If catching up on your reading is a goal over the holidays or on your list of resolutions for next year, the staff at SSTI are sharing some of our favorite reads from the past year. Here we bring you our list of 2018 science, innovation, tech and entrepreneurship (adjacent) reads. Tell us what you think of the list — and what is on your list — by tweeting @ssti_org.

Dan Berglund, president & CEO

  • The Republic for Which It Stands: The United States during Reconstruction and the Gilded Age, 1865-1896 (Richard White, 2017). Income inequality, technological transformation impacting the American economy, tension between rural and urban America, arguments over immigration, and frequent switches in party control of the U.S. House of Representatives: sound familiar? Mark Twain supposedly said, “History doesn’t repeat itself, but it often rhymes,” and the echoes between the late 19th century and early 21st century prove the aphorism. This volume, which is denser than it should be, sheds light on how our past has shaped our future.

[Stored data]
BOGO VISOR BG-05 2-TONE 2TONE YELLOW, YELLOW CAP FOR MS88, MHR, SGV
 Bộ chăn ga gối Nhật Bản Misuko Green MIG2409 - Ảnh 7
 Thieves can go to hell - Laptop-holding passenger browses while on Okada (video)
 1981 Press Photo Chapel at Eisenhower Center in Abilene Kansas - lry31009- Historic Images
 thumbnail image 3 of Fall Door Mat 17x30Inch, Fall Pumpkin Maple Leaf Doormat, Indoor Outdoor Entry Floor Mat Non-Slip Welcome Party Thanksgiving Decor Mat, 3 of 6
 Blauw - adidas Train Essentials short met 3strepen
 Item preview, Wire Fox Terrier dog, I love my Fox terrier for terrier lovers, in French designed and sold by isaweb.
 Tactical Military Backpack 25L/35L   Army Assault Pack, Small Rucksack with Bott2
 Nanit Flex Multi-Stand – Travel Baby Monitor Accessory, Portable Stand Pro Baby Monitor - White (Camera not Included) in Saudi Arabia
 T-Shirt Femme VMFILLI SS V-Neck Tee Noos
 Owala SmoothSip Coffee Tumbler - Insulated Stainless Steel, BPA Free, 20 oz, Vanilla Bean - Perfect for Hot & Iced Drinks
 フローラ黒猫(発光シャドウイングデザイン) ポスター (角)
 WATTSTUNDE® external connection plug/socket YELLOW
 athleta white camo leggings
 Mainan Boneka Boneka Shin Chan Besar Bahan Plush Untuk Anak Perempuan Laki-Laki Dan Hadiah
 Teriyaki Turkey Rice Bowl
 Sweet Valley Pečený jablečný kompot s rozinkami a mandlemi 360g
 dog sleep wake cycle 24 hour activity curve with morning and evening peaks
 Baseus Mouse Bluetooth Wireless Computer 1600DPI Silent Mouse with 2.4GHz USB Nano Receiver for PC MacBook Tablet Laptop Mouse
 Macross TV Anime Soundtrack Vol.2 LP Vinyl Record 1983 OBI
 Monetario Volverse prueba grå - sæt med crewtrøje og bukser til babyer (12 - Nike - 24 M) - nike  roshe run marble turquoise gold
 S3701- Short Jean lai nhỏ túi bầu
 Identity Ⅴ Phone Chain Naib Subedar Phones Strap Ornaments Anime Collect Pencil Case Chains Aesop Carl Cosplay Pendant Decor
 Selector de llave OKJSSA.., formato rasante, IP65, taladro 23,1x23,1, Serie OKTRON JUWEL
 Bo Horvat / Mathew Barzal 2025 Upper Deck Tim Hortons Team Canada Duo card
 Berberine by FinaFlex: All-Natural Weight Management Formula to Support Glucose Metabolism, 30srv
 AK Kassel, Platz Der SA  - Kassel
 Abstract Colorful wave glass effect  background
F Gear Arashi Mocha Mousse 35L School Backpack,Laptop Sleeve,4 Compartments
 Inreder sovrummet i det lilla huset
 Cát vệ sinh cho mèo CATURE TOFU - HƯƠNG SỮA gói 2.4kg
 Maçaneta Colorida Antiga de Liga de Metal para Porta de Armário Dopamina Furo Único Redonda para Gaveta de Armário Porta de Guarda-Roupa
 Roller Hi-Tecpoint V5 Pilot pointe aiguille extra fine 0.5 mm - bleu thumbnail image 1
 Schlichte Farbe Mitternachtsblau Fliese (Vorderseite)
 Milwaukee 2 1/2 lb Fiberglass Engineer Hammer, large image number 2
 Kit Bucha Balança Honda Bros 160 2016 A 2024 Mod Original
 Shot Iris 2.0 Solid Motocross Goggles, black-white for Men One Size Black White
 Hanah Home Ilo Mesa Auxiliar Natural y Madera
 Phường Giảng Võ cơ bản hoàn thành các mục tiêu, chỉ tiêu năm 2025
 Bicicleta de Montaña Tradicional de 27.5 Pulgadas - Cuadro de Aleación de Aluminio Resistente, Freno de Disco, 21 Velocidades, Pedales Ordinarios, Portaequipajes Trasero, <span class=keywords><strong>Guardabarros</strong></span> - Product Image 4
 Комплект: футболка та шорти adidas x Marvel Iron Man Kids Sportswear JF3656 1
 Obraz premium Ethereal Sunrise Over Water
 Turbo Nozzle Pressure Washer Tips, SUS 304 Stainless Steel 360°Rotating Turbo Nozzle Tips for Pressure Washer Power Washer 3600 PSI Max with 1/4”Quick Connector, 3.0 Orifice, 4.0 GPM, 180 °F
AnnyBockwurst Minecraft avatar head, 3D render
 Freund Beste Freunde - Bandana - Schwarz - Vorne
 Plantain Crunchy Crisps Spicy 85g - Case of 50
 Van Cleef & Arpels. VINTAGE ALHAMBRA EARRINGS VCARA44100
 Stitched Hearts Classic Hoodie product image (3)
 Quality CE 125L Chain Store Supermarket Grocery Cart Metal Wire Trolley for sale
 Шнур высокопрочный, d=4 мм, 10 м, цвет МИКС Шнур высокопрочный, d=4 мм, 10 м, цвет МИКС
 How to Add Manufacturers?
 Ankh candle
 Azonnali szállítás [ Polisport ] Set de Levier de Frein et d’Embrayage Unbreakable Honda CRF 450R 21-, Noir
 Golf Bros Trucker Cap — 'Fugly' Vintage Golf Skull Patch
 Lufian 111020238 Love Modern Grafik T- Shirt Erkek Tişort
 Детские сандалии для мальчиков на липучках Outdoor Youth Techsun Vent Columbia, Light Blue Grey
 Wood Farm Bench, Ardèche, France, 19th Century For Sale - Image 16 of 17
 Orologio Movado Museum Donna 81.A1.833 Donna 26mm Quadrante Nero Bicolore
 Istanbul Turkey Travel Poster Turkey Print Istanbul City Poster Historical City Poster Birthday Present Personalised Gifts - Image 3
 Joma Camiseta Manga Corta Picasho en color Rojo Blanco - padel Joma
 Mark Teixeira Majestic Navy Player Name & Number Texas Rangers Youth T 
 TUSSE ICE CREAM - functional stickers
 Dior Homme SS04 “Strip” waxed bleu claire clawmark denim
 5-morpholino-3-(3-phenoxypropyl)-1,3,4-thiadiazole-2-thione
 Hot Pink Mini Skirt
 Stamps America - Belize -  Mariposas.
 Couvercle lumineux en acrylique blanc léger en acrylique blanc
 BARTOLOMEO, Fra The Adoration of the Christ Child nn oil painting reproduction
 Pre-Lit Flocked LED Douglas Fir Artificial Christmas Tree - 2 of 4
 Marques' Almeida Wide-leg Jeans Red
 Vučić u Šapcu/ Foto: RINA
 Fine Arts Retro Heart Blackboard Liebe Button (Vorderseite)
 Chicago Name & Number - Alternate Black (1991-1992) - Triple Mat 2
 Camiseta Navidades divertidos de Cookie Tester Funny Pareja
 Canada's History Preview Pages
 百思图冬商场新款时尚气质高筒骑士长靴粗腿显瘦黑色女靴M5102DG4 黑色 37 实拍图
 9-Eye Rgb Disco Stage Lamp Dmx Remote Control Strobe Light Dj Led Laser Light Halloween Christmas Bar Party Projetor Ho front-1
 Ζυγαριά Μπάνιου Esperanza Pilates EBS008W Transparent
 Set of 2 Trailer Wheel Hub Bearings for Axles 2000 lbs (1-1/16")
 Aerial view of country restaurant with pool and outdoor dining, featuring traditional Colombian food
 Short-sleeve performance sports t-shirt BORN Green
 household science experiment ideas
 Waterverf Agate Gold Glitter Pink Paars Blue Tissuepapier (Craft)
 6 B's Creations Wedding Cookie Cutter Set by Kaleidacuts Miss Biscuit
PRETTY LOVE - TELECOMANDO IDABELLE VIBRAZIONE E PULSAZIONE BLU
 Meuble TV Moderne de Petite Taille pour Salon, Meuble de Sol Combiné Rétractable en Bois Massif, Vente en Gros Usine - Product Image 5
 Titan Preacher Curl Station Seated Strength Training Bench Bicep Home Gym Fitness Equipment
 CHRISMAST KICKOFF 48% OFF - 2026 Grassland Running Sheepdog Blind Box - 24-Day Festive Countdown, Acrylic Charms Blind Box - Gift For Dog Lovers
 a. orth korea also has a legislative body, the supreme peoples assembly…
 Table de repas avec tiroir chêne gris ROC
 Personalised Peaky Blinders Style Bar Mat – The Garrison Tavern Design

**Tasks for this exercise:**
**A)** According to the reading-list excerpt, in what year was The Republic for Which It Stands published?
**B)** Return everything in the reading-list excerpt from "Dan Berglund, president" down to "shaped our future.", copied without changes.

**Responses per task:**
**A)** 2017

**B)**
Dan Berglund, president & CEO

  • The Republic for Which It Stands: The United States during Reconstruction and the Gilded Age, 1865-1896 (Richard White, 2017). Income inequality, technological transformation impacting the American economy, tension between rural and urban America, arguments over immigration, and frequent switches in party control of the U.S. House of Representatives: sound familiar? Mark Twain supposedly said, “History doesn’t repeat itself, but it often rhymes,” and the echoes between the late 19th century and early 21st century prove the aphorism. This volume, which is denser than it should be, sheds light on how our past has shaped our future.